All statistical procedures were carried out using the SPSS version 24 software provided by IBM Co., Chicago, IL, USA. The data gathered were synthesized by employing an array of descriptive statistics. The median, defining the central value in a hierarchically organized dataset alongside the mean, is central among these and indicative of the arithmetic average. A chi-squared analysis was executed to probe the stability of ChatGPT4’s responses to inquiries about PCOS across temporal intervals. Responses were rated on a six-point Likert scale for accuracy and completeness. Statistical tests included chi-squared for stability over time, the Mann–Whitney U test for comparisons between two groups, and Kruskal–Wallis and Wilcoxon signed-rank tests for multiple groups and paired samples, respectively. Bidirectional tests were utilized throughout, with a p-value threshold set below 0.05. This methodological approach is instrumental in ascertaining whether a notable discrepancy exists in the ratio of accurate-to-inaccurate responses, contrasting initial replies with those produced after a 30-day interlude.

3. Results

As seen in Table 1, the effectiveness and consistency of ChatGPT4’s responses to questions regarding PCOS were evaluated over one month using open-ended and multiple-choice question formats. The analysis focused on two primary metrics: the accuracy and completeness of the responses, which were assessed through Likert scoring.

3.1. True/False Queries

Furthermore, as part of the study, ChatGPT4 was asked 170 true/false format questions related to PCOS. ChatGPT4 responded to all questions with 100% accuracy in the initial assessment. This achievement was maintained in a repeat evaluation 30 days later, where ChatGPT accurately answered all questions again, demonstrating consistent performance over time for this question type.

3.2. Open-Ended Queries

A noticeable improvement in accuracy scores from the initial to the 30th day was observed for open-ended questions. The average accuracy score at the outset was 5.53 ± 0.887, which increased to 5.88 ± 0.43 by the end of the month. This result signifies a substantial improvement in response accuracy over time. Regarding completeness, the initial responses had an average completeness score of 2.35 ± 0.581, which rose to 2.92 ± 0.29 by the 30th day, indicating a significant enhancement in the thoroughness of the responses within a month.

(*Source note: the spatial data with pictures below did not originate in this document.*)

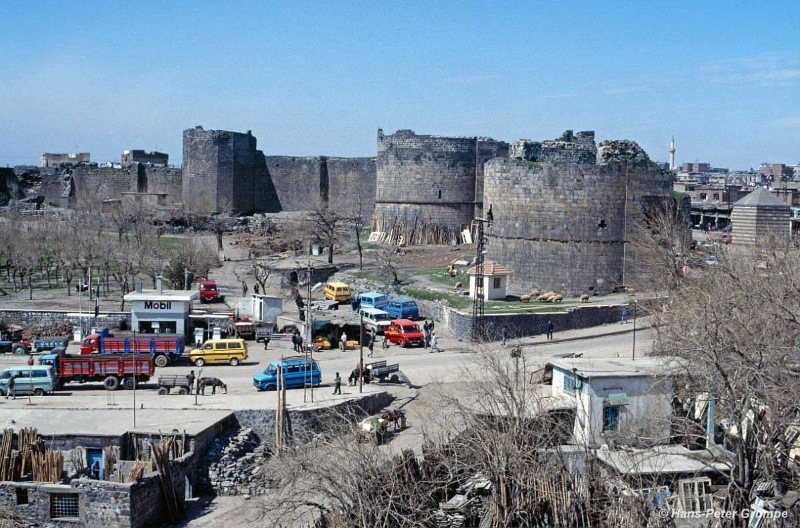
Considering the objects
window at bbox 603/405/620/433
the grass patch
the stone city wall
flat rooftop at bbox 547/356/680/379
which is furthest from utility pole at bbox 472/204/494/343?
the stone city wall

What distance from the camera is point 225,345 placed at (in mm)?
24391

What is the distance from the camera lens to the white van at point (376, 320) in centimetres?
2739

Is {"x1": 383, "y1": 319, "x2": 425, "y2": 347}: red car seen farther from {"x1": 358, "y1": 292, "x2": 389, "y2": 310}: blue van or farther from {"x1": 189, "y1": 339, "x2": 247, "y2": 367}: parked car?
{"x1": 189, "y1": 339, "x2": 247, "y2": 367}: parked car

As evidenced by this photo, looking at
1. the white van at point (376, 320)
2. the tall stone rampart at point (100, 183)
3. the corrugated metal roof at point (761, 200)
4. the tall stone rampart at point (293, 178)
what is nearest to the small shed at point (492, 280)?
the white van at point (376, 320)

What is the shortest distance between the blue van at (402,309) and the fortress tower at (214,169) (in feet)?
78.4

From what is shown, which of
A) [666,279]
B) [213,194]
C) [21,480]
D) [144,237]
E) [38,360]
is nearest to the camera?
[21,480]

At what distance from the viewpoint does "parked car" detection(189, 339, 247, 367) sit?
2433 centimetres

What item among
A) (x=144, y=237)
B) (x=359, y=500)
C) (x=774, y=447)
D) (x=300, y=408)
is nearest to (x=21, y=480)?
(x=300, y=408)

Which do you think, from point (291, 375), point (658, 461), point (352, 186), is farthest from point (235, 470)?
point (352, 186)

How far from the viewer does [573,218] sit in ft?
96.9

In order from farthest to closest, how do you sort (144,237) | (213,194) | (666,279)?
(213,194) < (144,237) < (666,279)

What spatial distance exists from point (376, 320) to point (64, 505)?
1184 centimetres

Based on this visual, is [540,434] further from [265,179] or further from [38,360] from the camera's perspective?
[265,179]

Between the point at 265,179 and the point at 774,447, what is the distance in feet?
140
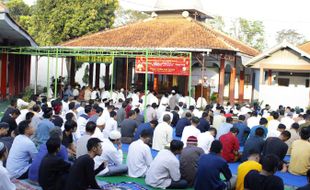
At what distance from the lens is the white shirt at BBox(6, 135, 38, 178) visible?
271 inches

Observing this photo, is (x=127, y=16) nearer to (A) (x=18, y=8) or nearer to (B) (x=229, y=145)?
(A) (x=18, y=8)

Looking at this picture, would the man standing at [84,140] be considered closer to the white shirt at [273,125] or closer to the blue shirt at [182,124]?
the blue shirt at [182,124]

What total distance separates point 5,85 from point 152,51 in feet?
27.5

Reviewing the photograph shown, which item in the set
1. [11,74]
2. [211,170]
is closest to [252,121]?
[211,170]

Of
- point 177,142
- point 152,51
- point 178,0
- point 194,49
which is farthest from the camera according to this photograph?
point 178,0

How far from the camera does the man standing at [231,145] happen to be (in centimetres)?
918

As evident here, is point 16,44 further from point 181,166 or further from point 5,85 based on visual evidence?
point 181,166

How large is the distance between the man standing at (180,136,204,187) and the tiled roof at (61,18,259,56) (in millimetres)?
12247

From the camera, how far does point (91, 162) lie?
18.4ft

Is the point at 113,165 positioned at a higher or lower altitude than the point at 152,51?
lower

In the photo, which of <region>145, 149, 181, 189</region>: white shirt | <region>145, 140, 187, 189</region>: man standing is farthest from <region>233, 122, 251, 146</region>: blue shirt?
<region>145, 149, 181, 189</region>: white shirt

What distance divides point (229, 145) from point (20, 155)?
470 centimetres

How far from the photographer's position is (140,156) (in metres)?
7.90

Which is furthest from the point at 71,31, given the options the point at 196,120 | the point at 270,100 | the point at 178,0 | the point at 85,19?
the point at 196,120
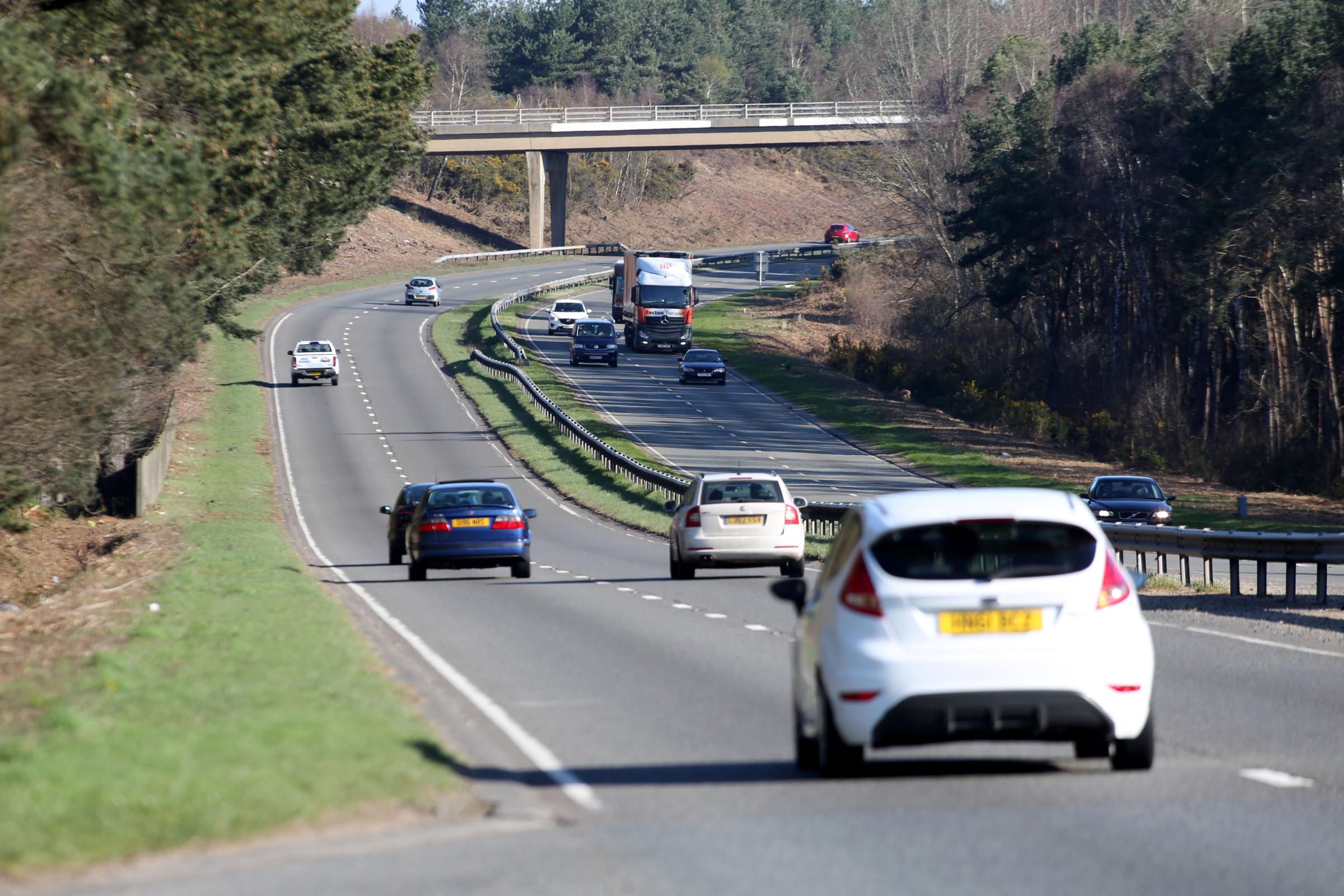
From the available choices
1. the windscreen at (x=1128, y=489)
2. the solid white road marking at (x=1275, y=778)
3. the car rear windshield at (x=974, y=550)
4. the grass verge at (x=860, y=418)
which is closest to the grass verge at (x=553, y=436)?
the windscreen at (x=1128, y=489)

3.3. Multiple-Choice Queries

For multiple-choice questions, the accuracy scores remained relatively stable, starting at 5.96 ± 0.44 and slightly decreasing to 5.92 ± 0.63 by the end of the month, demonstrating no significant change over time. The completeness scores for multiple-choice responses showed minimal variation; the initial scores were 2.98 ± 0.18, and by the 30th day, the scores were 2.97 ± 0.25, indicating a consistent quality in the completeness of the responses.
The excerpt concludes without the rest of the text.